## WORK TO DO:
From the line containing "top=289, right=640, bottom=480)?" through the last line of the entries below, repeat each line word for word and leave out the rest.

## RECORDS PROVIDED:
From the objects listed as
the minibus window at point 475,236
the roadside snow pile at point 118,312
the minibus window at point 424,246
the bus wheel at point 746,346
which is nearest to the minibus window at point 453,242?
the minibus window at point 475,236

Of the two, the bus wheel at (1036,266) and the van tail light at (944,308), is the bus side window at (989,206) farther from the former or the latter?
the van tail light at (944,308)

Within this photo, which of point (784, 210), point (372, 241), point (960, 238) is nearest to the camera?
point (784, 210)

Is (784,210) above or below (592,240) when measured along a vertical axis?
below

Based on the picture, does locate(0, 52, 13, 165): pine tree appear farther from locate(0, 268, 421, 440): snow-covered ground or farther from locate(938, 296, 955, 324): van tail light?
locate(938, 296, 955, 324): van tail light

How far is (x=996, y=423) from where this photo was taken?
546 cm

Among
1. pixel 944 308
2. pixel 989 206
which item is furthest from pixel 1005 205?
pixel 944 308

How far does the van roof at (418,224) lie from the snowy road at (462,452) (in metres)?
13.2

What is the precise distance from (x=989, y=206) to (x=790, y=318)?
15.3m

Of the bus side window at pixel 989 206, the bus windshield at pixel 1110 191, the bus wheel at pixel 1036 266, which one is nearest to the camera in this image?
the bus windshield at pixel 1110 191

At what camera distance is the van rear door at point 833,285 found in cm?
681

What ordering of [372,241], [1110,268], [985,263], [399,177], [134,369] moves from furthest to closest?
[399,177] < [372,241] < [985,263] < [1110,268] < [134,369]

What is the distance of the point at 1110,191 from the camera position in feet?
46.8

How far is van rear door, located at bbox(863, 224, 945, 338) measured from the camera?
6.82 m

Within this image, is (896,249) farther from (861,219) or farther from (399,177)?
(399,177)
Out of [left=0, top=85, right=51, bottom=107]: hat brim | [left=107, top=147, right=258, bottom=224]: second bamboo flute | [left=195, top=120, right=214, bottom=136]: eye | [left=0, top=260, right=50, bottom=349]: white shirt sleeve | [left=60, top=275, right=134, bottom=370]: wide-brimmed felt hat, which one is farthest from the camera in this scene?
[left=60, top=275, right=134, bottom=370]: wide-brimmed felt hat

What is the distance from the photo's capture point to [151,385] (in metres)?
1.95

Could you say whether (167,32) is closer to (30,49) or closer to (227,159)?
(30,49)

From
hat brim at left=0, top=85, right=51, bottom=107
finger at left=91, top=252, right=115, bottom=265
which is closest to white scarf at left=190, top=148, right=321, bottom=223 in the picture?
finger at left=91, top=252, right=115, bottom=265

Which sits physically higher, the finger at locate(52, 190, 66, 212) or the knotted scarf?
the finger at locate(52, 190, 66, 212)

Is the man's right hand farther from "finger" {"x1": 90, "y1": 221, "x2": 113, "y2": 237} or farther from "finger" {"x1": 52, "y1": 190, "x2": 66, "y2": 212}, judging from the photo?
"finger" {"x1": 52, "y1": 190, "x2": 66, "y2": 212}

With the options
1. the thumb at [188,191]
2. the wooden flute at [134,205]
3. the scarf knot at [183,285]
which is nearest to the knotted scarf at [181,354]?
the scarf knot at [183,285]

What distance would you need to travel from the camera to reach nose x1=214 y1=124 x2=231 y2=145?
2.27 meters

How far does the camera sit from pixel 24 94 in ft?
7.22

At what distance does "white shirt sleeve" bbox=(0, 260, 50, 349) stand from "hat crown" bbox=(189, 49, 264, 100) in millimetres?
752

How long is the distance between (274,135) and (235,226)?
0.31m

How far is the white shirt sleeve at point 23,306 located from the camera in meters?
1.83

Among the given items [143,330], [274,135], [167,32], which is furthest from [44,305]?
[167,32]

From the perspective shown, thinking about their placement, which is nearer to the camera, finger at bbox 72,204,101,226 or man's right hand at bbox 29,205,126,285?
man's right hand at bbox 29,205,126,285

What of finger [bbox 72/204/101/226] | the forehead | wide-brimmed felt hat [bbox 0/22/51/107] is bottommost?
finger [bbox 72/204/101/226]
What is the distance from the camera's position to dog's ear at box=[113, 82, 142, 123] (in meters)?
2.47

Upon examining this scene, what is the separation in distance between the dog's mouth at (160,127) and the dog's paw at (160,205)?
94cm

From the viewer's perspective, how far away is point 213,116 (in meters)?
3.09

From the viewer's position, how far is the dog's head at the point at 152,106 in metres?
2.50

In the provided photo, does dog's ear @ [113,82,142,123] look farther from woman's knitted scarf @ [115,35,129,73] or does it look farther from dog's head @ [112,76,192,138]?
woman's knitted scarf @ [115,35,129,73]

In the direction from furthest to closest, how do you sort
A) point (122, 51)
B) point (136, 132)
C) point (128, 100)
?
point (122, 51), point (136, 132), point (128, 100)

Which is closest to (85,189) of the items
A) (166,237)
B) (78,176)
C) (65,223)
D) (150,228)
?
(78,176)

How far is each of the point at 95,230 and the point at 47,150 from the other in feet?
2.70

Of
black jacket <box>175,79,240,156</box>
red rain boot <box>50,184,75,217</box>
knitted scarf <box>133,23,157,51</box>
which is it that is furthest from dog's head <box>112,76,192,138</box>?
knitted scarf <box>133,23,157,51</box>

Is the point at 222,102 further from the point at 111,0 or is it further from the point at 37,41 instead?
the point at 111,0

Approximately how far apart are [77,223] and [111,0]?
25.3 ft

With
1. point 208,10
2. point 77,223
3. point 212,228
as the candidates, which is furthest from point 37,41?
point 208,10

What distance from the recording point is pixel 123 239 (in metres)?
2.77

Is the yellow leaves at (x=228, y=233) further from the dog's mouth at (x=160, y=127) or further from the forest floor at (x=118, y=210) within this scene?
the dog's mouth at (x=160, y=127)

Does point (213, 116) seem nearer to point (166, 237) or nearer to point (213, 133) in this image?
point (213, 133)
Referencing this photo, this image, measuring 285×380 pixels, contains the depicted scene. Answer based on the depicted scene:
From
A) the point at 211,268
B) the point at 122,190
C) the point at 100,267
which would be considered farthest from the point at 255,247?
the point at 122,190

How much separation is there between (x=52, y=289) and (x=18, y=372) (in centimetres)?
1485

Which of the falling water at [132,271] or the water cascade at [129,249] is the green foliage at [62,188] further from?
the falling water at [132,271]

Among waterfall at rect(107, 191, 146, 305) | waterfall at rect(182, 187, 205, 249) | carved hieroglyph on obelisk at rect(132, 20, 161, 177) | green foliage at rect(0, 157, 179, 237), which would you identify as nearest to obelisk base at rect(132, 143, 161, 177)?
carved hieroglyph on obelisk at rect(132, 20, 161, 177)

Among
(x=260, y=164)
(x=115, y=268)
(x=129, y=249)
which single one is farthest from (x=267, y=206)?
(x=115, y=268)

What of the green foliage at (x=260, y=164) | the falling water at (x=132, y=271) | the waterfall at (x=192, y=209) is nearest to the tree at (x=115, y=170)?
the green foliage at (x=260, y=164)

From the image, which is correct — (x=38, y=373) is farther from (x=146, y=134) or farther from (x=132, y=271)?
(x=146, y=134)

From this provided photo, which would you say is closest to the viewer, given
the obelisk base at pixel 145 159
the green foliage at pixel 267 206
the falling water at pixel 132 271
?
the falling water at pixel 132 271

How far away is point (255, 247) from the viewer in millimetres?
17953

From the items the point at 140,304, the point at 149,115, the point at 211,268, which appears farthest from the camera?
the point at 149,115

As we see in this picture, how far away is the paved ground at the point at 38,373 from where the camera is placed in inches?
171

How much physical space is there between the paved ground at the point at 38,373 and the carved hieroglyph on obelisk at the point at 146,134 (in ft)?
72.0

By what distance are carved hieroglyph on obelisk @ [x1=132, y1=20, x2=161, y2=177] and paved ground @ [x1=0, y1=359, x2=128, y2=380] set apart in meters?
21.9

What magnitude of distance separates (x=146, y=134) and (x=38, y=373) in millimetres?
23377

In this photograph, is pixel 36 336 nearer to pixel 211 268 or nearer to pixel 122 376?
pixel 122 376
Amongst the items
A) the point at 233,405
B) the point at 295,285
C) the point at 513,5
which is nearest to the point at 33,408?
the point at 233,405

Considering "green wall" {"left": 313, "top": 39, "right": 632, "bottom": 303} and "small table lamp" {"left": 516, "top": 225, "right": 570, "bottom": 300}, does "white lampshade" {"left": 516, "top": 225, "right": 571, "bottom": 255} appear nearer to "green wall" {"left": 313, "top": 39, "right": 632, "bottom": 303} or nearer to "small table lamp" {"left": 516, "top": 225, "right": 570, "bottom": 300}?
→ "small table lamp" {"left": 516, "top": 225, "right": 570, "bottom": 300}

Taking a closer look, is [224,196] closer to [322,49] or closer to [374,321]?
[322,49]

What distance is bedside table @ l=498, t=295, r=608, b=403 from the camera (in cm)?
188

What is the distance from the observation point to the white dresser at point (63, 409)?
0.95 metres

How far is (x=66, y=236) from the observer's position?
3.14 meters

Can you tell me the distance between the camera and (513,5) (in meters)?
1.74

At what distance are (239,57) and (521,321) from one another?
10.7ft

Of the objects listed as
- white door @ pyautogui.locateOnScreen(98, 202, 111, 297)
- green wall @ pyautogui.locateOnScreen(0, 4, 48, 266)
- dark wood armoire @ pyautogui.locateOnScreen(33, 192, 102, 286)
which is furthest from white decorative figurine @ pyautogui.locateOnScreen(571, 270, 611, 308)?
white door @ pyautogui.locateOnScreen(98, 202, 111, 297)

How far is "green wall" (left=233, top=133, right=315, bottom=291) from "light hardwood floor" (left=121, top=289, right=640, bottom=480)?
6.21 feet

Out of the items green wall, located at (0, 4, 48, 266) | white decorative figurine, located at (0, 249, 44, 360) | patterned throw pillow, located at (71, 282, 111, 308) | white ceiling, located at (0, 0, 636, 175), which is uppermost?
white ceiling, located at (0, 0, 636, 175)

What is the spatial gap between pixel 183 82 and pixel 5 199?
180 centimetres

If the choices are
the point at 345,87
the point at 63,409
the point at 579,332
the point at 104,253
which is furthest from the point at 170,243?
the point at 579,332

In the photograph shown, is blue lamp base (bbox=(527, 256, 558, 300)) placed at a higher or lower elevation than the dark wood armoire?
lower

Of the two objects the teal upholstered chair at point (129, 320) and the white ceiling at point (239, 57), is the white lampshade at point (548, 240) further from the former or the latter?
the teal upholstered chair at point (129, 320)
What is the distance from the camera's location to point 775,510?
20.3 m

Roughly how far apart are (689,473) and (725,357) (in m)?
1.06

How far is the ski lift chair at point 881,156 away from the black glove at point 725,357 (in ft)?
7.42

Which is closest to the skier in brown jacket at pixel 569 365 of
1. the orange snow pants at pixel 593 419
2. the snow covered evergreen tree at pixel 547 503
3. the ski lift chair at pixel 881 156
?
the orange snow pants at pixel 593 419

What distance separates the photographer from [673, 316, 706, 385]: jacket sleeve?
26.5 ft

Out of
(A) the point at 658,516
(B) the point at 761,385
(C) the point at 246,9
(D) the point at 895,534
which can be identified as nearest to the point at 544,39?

## EXERCISE OUTPUT:
How far is "green wall" (left=233, top=133, right=315, bottom=291) from "light hardwood floor" (left=121, top=289, right=640, bottom=480)?
6.21 feet

Out of the items green wall, located at (0, 4, 48, 266) | white decorative figurine, located at (0, 249, 44, 360) | patterned throw pillow, located at (71, 282, 111, 308) | white ceiling, located at (0, 0, 636, 175), which is uppermost?
white ceiling, located at (0, 0, 636, 175)

What is the spatial gap between pixel 183 82 and pixel 5 199?
180 centimetres

If the choices are
the point at 345,87
the point at 63,409
the point at 579,332
the point at 104,253
which is furthest from the point at 170,243?
the point at 579,332

In the photograph shown, is blue lamp base (bbox=(527, 256, 558, 300)) placed at a higher or lower elevation than the dark wood armoire?
lower

Of the two objects the teal upholstered chair at point (129, 320) and the white ceiling at point (239, 57), is the white lampshade at point (548, 240) further from the former or the latter?
the teal upholstered chair at point (129, 320)
What is the distance from the camera's location to point 775,510?
20.3 m

Roughly how far apart are (689,473) and (725,357) (in m)?
1.06

How far is the ski lift chair at point 881,156 away from the black glove at point 725,357 (in ft)?
7.42

Which is closest to the skier in brown jacket at pixel 569 365 of
1. the orange snow pants at pixel 593 419
2. the snow covered evergreen tree at pixel 547 503
3. the ski lift chair at pixel 881 156
?
the orange snow pants at pixel 593 419

What distance separates the photographer from [673, 316, 706, 385]: jacket sleeve?
26.5 ft

Out of
(A) the point at 658,516
(B) the point at 761,385
(C) the point at 246,9
(D) the point at 895,534
which can be identified as nearest to the point at 544,39?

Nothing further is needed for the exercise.